Então, por que não havemos de confiar nas mãos do médico? Ou no amor da família e amigos? Ou na sabedoria de sa­cerdotes e doutores acreditados?
Na verdade, todos estes são atacados se algo parece correr mal. A acusação é usada até para tirar proveito financeiro. Muito pior ainda: há razões muito graves para não confiar. Devido à triste e longa lista de médicos, sacerdotes, pa­ren­­tes chegados… incompetentes, falsos e potenciais homicidas.
Volto a repetir o que já escrevi várias vezes: um caso extre­mo é aquele que está para além da normalidade, isto é, fora da zona razoavelmente conhecida para se agir em segurança. Morte, aborto e o próprio divórcio são frequentemente casos extremos. É ridículo pacificar a nossa mente e justificar as acções porque seguimos uma lei. Como aqueles crentes que se abraçam à fé, a alguém ou a um objecto religioso, co­mo se assim agarradinhos fossem de boleia para o céu.
Dá-se boa morte quando todos nós, a morrer ou mais atrás na fila, pomos em primeiro lugar as relações humanas funda­men­tadas no querer-bem; quando gerimos a morte com a mesma economia caseira de cada dia. Quem está a morrer deve sentir-se amado, vendo como a sua vida é valorizada até ao fim e muito para além desse fim: como elo insu­bs­ti­tuí­vel, com seus defeitos e qualidades, na incomensurável cor­rente da vida – fruto do passado e semente do futuro.

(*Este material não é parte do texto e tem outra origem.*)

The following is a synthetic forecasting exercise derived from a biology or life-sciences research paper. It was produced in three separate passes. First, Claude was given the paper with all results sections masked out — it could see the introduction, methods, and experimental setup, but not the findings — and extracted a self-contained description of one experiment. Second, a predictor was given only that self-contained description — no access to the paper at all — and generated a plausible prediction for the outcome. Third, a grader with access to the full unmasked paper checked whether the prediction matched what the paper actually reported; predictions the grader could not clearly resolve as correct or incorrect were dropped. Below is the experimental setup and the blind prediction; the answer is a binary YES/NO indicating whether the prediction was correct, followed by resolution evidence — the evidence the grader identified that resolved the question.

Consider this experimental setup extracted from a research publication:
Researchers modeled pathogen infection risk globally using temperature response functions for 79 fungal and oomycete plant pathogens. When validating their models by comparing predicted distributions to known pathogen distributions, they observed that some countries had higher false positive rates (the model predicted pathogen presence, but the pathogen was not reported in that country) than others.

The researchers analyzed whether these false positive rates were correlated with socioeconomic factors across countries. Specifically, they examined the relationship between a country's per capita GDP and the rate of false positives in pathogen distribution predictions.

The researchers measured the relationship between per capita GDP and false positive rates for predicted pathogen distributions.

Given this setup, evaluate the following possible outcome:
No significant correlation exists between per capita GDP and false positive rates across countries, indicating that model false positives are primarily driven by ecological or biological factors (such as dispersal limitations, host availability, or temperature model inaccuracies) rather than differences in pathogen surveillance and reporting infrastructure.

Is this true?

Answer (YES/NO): NO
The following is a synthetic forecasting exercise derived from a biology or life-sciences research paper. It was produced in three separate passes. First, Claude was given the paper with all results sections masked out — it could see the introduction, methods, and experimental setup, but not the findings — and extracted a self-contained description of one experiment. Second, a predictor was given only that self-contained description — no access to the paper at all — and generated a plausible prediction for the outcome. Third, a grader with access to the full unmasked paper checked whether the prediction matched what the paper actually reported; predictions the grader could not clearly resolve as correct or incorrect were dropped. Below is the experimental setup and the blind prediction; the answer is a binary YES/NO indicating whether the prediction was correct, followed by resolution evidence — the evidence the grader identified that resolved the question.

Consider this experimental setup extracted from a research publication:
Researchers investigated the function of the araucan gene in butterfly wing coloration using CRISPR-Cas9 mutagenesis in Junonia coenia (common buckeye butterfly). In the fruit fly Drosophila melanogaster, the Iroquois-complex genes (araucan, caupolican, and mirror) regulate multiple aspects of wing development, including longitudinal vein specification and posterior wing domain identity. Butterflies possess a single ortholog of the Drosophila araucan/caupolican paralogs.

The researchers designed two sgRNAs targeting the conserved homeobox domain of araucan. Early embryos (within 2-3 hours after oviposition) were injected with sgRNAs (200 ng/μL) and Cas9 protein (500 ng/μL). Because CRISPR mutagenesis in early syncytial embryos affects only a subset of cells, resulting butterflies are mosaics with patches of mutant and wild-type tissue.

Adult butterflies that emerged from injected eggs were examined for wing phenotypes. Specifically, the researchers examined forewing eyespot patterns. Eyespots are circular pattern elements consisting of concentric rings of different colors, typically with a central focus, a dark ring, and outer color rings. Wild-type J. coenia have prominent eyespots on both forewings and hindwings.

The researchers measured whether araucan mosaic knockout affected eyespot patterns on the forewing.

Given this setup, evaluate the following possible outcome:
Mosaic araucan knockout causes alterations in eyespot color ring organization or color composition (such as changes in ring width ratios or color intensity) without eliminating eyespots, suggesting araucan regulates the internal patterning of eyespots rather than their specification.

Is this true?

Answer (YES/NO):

Se essa visão for normal na vida relacional, estaremos mais con­fortados e seguros na hora difícil. E exercitamos o pensa­mento em vez de preguiçosamente o substituir por regras que tratam o ser humano como uma coisa. “A vida é uma lu­ta”, diziam os antigos (e hoje não?). Lutamos por dinheiro e poder – e não haveria mal nenhum se lutássemos para que o poder e riqueza estejam ao serviço de maior confiança e justiça. Assim criaremos condições para afinar o sentido éti­­co e favorecer o progresso moral e científico. Precisamos de nos sentir amados e respeitados, em qualquer idade e si­­­tuação. A eutanásia prepara-se ao longo da vida: aprendemos a–“com-morrer” no nosso modo de viver e “com-viver”.